GIVEN INSTRUCTION:
In the mailing-list reply about HALIGN for AUX surfaces, which HALIGN value does the quoted spec require when Auxiliary Surface Mode is set to AUX_CCS_D or AUX_CCS_E?

++++ GIVEN PASSAGE ++++

Re: [Mesa-dev] [PATCH 4/6] i965/gen8: Correct HALIGN for AUX surfaces

2015-05-28 Thread Jordan Justen
On 2015-05-28 10:21:32, Ben Widawsky wrote:
> This restriction was attempted in this commit:
> commit 47053464630888f819ef8cc44278f1a1220159b9
> Author: Anuj Phogat 
> Date:   Fri Feb 13 11:21:21 2015 -0800
> 
>i965/gen8: Use HALIGN_16 if MCS is enabled for non-MSRT
> 
> However, the commit itself doesn't achieve the desired goal as determined by 
> the
> asserts which the next patch adds.

next-ish :)

> mcs_mt is never a value because we're in the
> process of allocating the mcs_mt miptree when we get to this function. I 
> didn't
> check, but perhaps this would work with blorp, however, meta clears allocate 
> the
> miptree structure (which AFAICT needs the alignment also) way before it
> allocates using meta clears where the renderbuffer is allocated way before the
> aux buffer.
> 
> The restriction is referenced in a few places, but the most concise one [IMO]
> from the spec is for Gen9. Gen8 8 loosens the restriction in that it only

bonus 8

4-6 Reviewed-by: Jordan Justen 

> requires this for non-msrt surface.
> 
>When Auxiliary Surface Mode is set to AUX_CCS_D or AUX_CCS_E, HALIGN 16 
> must
>be used.
> 
> With the code before the miptree layout flag rework (patches preceding this),
> accomplishing this workaround is very difficult.

++++ SUPPLIED DATA ++++

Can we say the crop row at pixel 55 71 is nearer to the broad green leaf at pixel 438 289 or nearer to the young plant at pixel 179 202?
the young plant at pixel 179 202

++++
++++ SUPPLIED DATA ++++

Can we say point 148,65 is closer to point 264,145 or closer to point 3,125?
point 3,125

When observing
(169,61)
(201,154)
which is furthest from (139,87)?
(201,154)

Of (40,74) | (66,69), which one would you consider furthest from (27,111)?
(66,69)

++++

REPLY:
HALIGN 16